指示 1
ヤマハのラグビーに関するインタビュー記事から、「清宮 ただ、チームには財産が」から「変えることだと思ったのです。」までのすべてを一字一句変えずに引用せよ。
指示 2
ヤマハのラグビーに関するインタビュー記事によると、清宮氏の就任1年目のシーズン、チームは最終的に何位だったか。
指示 3
ヤマハのラグビーに関するインタビュー記事のうち、「会社から、コーチングスタッフや」で始まる段落を、主な事実を残して箇条書きにまとめ直せ。

読解用抜粋
%%
●就任1年目から「日本一」を目指していた
── 4年でヤマハ発動機ジュビロ(ヤマハ)を日本一に持って来られました。早稲田大学の時と比べて、うんと難しかったと思われます。何より監督を引き受けられた時は、入替戦に当たっていましたよね。
清宮 そうでしたね。
── そこからどうやって4年で1位にすることができたのか。清宮さんのことですから、おそらく最初から「日本一」とは言われていたと思いますが。
清宮 はい。僕としては、4年かかるとは全く思っておらず、1年目から真面目に「日本一」と言っていました。1年目のシーズンは、80分の試合で「20分間ならば日本一になれるチーム」にはなりました。でも、結果としては8位までしか成長できなかったわけです。
── そこから「何をし、どうやって勝つか」という、清宮さんのすごい戦略づくりが始まるわけですね。4年前のヤマハというチームを見ると、必ずしも素材的にスター選手が集まったチームではありませんでした。前年に会社側がラグビーの強化を縮小した影響もあったのでしょうね。
清宮 そうですね。レギュラー選手が10人弱、他チームに移籍しました。
●苦闘の1年を、チームの財産として生かす
── 一見、チームがガタガタになってしまった状態ですよね。そんな中、選手の気持ちをつかみ上げ、「日本一にするぞ」とおっしゃる。そのあたりがすごいところだと思います。
清宮 ただ、チームには財産がありました。厳しい中で残った人間たちだけで1年間耐え忍んだことです。この財産はすごく大きかったと思うのです。残った人間で入替戦を戦い、ギリギリではあったけれども2点差で逃げ切りました。そんな苦しいシーズンを1年耐えたのです。僕は、そのことを翌年からうまく利用しようと思ったのです。
つまり、あまりにも苦しい1年だったため、1勝しただけでまるで優勝したように喜ぶのです。逆もそうで、普通のチームは負けても結構淡々としていますが、うちのチームは負けるとシーズンが終わってしまったかのように落ち込むのです。その年、そんなチームはヤマハだけでした。「これは生かせるな」と、外から見ていて思いました。ですから、これを生かすためにはどうするかというと、同じメンバーのままで結果を変えることだと思ったのです。
会社から、コーチングスタッフや選手構想はどうするのかと聞かれましたので、「コーチは残留。選手もカットなし。基本的に全員を残してほしい。他チームから引き抜きはしない」と伝えました。実際には一部のコーチを連れていったのですが、この方針が、自分が就任する1年前からあった財産を生かす戦略の一つだったのです。
●鍛えればなんとかなるという自信があった
── すごいことですね。
清宮 ただし、それは、はたから見ても戦力になるパーツがそこにあったからなのです。例えば、スクラムは弱いけれども体は大きいという選手が居たのです。
── 清宮さんから見れば、鍛えればなんとかなると。
%%
元データ
%%
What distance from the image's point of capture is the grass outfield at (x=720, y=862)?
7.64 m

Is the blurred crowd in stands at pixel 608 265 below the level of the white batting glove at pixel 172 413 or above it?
%%
最終結果 1
清宮 ただ、チームには財産がありました。厳しい中で残った人間たちだけで1年間耐え忍んだことです。この財産はすごく大きかったと思うのです。残った人間で入替戦を戦い、ギリギリではあったけれども2点差で逃げ切りました。そんな苦しいシーズンを1年耐えたのです。僕は、そのことを翌年からうまく利用しようと思ったのです。
つまり、あまりにも苦しい1年だったため、1勝しただけでまるで優勝したように喜ぶのです。逆もそうで、普通のチームは負けても結構淡々としていますが、うちのチームは負けるとシーズンが終わってしまったかのように落ち込むのです。その年、そんなチームはヤマハだけでした。「これは生かせるな」と、外から見ていて思いました。ですから、これを生かすためにはどうするかというと、同じメンバーのままで結果を変えることだと思ったのです。

最終結果 2
8位。

最終結果 3
- 会社からコーチングスタッフや選手構想をどうするか聞かれた。
- 清宮氏の回答は、コーチは残留、選手のカットはなし、基本的に全員を残す、他チームからの引き抜きはしない、というものだった。
- 実際には一部のコーチを連れていった。
- この方針は、就任の1年前からあった財産を生かす戦略の一つだった。